Getting Past Anxiety by Melissa A. Woods is a surprising and enjoyable book. The title suggests it may be a self-help book, but it’s really a novel intended to inspire the reader to overcome his or her own anxiety issues after reading how the main character, Stella Maris, overcomes hers.
The story begins when Stella, who lives in the Seattle area, is about to get on a plane to fly to New York to visit her boyfriend. Because of her anxiety issues, Stella finds that she just can’t get on the plane, and the situation just gets worse from there. Her anxiety eventually leads to the end of the relationship with her boyfriend. It also makes her afraid to drive, which in turn makes it impossible for her to fulfill her duties in her sales career.
Stella begins looking for answers so she can try to return to a normal life. Eventually, one special person arrives in her life who leads her to another person who leads her to another until she finally meets Rachel, a therapist, who helps her resolve many of her issues from her past that are causing her anxiety.
Rachel is not a conventional psychotherapist but rather someone who uses metaphors and different tools and techniques to help Stella deal with her issues. The foremost of these tools is a special cloth cord that she gives Stella to wear when she feels anxiety. The cord symbolizes the link between Stella and Rachel so it will feel like Rachel is with her in her times of anxiety. On one level, the cord symbolizes the umbilical cord between mother and child, and Rachel takes on a mother role for Stella, healing the pain caused by Stella’s past relationship with her biological mother.
While readers may not want to try out every kind of therapy that Stella tries and may have different results upon their own journeys, the power of this book exists in watching how Stella works through her anxiety issues and the encouragement it gives that the same is possible for the reader. Nor does life stand still as Stella works on her anxiety. Just as things start to get better for her in one area of dealing with her anxiety, life will throw her a curveball.

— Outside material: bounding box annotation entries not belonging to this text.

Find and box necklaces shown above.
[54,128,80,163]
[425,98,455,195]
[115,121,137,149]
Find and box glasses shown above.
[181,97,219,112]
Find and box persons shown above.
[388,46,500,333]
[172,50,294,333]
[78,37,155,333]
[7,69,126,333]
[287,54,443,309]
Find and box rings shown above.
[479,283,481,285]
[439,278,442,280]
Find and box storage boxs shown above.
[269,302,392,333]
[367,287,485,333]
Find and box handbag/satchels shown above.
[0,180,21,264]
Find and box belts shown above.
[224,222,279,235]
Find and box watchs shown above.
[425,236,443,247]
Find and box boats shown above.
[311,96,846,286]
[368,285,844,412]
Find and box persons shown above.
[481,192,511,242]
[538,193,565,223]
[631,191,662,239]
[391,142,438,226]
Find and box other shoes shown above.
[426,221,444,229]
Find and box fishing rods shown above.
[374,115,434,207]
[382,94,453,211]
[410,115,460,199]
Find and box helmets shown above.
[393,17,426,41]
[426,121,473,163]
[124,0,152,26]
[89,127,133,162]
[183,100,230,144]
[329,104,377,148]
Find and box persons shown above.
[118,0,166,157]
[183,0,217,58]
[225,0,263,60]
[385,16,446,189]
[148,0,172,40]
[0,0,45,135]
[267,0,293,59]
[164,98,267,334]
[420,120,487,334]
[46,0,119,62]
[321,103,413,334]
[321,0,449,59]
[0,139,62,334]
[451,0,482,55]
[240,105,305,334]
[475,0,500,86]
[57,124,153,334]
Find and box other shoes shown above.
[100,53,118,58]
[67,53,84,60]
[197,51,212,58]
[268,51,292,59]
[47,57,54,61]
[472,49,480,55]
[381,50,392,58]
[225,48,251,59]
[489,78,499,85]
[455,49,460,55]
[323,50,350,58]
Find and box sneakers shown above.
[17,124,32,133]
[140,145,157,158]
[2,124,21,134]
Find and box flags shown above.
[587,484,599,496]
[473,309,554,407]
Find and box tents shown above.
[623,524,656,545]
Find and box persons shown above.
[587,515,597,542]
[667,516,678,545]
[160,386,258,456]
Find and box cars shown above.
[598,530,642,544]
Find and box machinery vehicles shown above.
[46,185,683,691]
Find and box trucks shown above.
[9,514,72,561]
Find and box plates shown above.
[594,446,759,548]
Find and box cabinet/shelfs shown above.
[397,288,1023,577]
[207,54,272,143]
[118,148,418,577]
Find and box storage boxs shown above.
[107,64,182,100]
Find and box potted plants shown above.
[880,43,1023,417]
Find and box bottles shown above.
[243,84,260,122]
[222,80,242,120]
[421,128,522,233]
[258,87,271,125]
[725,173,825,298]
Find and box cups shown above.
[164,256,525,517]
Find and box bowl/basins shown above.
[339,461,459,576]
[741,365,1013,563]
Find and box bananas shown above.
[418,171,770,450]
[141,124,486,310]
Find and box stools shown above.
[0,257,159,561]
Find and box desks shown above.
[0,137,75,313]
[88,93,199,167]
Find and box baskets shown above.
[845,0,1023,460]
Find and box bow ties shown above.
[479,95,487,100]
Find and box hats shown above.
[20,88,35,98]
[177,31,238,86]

The novel is very realistic in this regard, and I applaud Woods for how she portrays all the family dynamics and other concerns that Stella has to deal with. Not only has Stella had a difficult and even abusive relationship with her mother, but she has had to deal with grief over her brother who died while in high school. She also has an estranged sister, a somewhat distant and remarried father who ends up coming down with a terminal illness, and a daughter she has raised as a single mom. Her daughter is now ready to go off to college, a situation that only adds to Stella’s anxiety about being alone.
But in the end, Stella does overcome all the issues that confront her. She gets to the root of the causes of her anxiety and she learns how to heal the pain. She explores her past, awakens and soothes repressed feelings, and even comes to an understanding in her relationship with her mother.
For me, Stella is the greatest kind of heroine. No, she doesn’t rescue anyone from a burning building, but she rescues herself. She finds the courage to get on an elevator when she is afraid to. She finds the strength not to go visit her daughter constantly at college but to rein in her separation anxiety. And best of all, she never completely gives up on the possibility that she can be part of a loving family—even if it remains a bit dysfunctional—and at the center of that is her discovery of how to love herself.
Anyone who is dealing with anxiety, or any of its accompanying issues like depression or loneliness, will be surprised and relieved to find Stella is a mirror of his or her own life. And that’s the best message of all from this fascinating debut novel: You are not alone other people suffer from anxiety too, and they have overcome it, and so you can do the same.